Welcome to another episode of Service Drive with Don Reed, CEO of DealerPRO Training. One of Reed’s Fixed Operations Specialists from DealerPRO Training recently spent two days conducting a performance review of a dealership’s service and parts operations. Once the assessment was completed, the specialist reviewed the findings with the dealers and his management team. He outlined strategies to improve processes, management practices, employee productivity and profitability. The specialist’s recommendations also included a training program; however, the dealership responded by saying their service department was not down and declined further assistance.

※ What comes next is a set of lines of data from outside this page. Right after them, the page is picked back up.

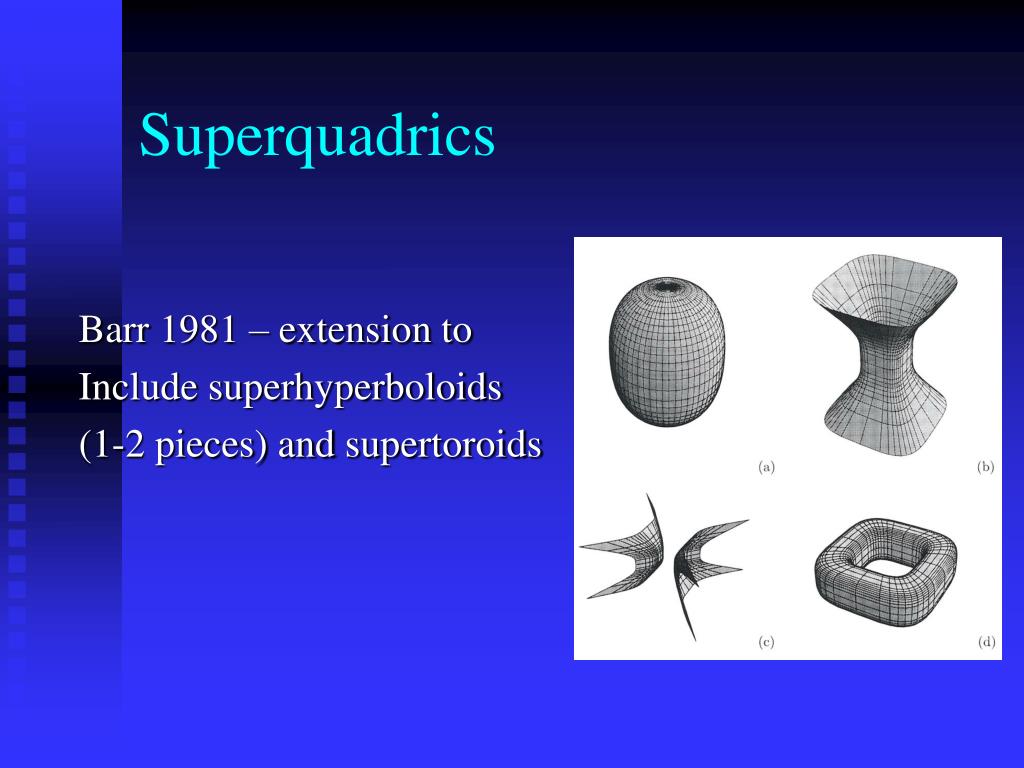 Superquadrics

Barr 1981 – extension to Include superhyperboloids (1-2 pieces) and supertoroids

(a)

(b)

(c)

(d)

Let’s take a closer look at the numbers. The dealership has a service uptake average of 65%, well below the industry guide of 100%. The dealership’s auto technicians are producing at a rate of 75% versus 120%, as the industry guide indicates. The number of hours per repair order averages 1.2, but should be closer to the 2.5 hour range. Single item repair orders are at a staggering 52%, and CSI scores were below the zone average. In fact, its net profit on services was -6% and its net profit on parts was 21%.

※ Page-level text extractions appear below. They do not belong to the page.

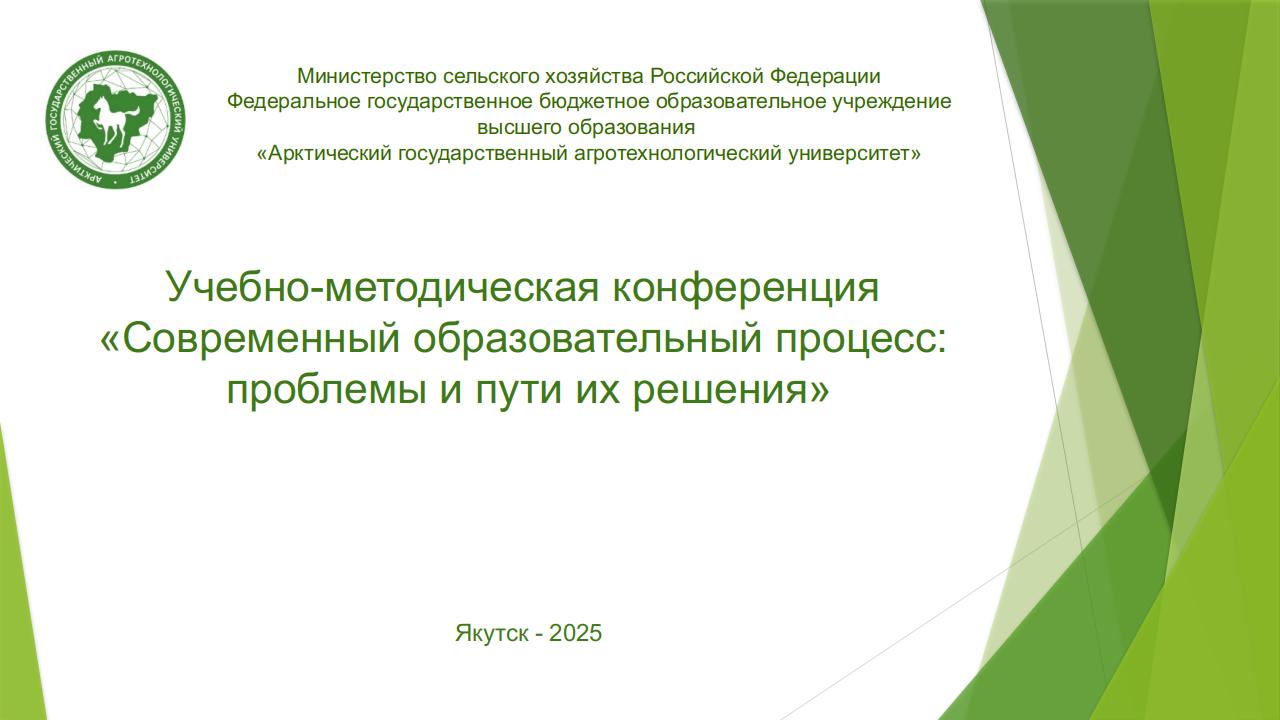 АРКТИЧЕСКИЙ ГОСУДАРСТВЕННЫЙ АГРОТЕХНОЛОГИЧЕСКИЙ УНИВЕРСИТЕТ

Министерство сельского хозяйства Российской Федерации
Федеральное государственное бюджетное образовательное учреждение высшего образования
«Арктический государственный агротехнологический университет»

Учебно-методическая конференция
«Современный образовательный процесс: проблемы и пути их решения»

Якутск - 2025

“If this operation ain’t broken, then break it,” Reed exclaims.
Now the obvious question is, if car dealerships know how to make the changes needed to improve performance and profitability, why are they waiting? If you find yourself in a similar situation, Reed advises asking yourself the following questions:
- Do my fixed operations employees have a performance-based compensation plan that motivates them to perform at higher levels?
- Do my service advisors present maintenance menus that educate and train customers on how to properly service and maintain their vehicles?
- Do my advisors advise customers on necessary and recommended repairs that ensure customers drive safe and reliable vehicles?
- Do my hourly technicians produce 20 hours or less per week?
If you don’t see the point of investing in fixed ops team training, consider this. Lack of training costs dealers $57,000 a month in customer payment parts and gross profit, Reed says. Additionally, if after-sales service staff members were properly trained in effective communication with customers, they could have a positive impact on CSI scores, which have a lasting impression on owner retention.
Record gross profits won’t last forever. Fixed operations account for about half of a dealership’s gross profit, so dealerships and general managers should spend half their time and effort supporting their service team. Don’t let good news for your sales department turn into bad news for your fixed operations.